Rates pressure, diesel prices and lorry road user levy revenues are among the points the RHA wants the chancellor to consider ahead of the Budget (20 March).Rates remain a ‘key concern’ , with members noting that a significant increase in fuel prices would not push them to raise rates as they believe they would lose business.

RHA head of policy Jack Semple said in the statement: “Customers are themselves working on slim margins and requests for haulage rate increases are likely to prompt them to seek alternative suppliers offering lower rates.”

The RHA said there are “worrying signs” that diesel prices will move towards the recorded all-time high, since the average price increased by 5.8 ppl between the end of 2012 and mid-February 2013.

It also said that if the 3ppl increase had not been scrapped in the chancellor’s Autumn Statement in December, hauliers would now be paying the highest ever price for diesel.
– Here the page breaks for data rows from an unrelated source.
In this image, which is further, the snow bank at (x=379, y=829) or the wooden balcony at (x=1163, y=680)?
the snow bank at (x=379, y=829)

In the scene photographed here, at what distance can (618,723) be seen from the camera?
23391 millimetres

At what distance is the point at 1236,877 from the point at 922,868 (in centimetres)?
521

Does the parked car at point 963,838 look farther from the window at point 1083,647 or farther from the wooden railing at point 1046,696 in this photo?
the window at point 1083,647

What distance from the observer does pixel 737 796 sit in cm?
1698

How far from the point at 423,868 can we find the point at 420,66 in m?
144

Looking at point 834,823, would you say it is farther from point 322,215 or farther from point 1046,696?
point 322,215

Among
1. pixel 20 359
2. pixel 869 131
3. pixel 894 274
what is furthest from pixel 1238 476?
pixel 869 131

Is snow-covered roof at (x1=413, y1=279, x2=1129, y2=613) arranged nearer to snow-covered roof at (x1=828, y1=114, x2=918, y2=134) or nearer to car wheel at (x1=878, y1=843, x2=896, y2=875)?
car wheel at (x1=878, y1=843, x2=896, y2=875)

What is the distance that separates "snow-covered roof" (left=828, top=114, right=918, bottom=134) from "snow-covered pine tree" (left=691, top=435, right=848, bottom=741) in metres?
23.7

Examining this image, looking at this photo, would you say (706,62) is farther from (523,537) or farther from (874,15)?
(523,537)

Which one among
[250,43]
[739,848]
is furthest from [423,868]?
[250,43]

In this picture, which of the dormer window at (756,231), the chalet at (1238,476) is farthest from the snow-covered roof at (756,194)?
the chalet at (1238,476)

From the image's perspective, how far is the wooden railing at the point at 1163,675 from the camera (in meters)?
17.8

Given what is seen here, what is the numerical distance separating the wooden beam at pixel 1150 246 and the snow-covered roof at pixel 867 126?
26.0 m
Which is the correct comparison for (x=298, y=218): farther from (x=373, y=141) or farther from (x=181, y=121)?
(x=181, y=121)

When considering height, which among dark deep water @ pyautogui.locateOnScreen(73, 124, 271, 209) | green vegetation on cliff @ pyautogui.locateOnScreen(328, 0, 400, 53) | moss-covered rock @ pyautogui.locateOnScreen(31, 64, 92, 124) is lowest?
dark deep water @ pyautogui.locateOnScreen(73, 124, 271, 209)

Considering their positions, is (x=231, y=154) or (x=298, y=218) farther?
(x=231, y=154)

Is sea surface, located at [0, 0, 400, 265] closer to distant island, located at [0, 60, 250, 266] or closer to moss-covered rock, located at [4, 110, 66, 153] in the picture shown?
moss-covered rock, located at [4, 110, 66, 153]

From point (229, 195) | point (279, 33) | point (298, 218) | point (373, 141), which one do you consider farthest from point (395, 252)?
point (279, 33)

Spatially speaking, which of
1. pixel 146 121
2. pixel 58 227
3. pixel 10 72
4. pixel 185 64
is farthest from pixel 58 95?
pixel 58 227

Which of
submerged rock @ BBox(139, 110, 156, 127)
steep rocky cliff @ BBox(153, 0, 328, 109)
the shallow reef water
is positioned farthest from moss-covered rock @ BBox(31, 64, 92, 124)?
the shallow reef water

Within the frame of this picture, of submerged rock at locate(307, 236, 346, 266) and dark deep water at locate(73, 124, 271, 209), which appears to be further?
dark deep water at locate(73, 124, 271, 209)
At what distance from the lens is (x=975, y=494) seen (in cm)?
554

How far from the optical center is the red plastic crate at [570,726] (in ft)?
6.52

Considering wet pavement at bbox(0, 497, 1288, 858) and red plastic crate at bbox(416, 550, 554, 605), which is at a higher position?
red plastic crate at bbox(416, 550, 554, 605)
The RHA also identified three possible uses for the revenue generated by the lorry road user charge, including roads spending, investing in the industry and payment into general funds.

The chancellor is also being strongly urged to ensure that HMRC receives enough resources to combat fuel laundering and fraud, which it says RHA members are growing increasingly concerned with.

“We are keen to ensure that reporting [by the traffic commissioners and Vosa] becomes standard practice, so that appropriate and proportionate action can be taken the O-licences of those responsible,” Semple said.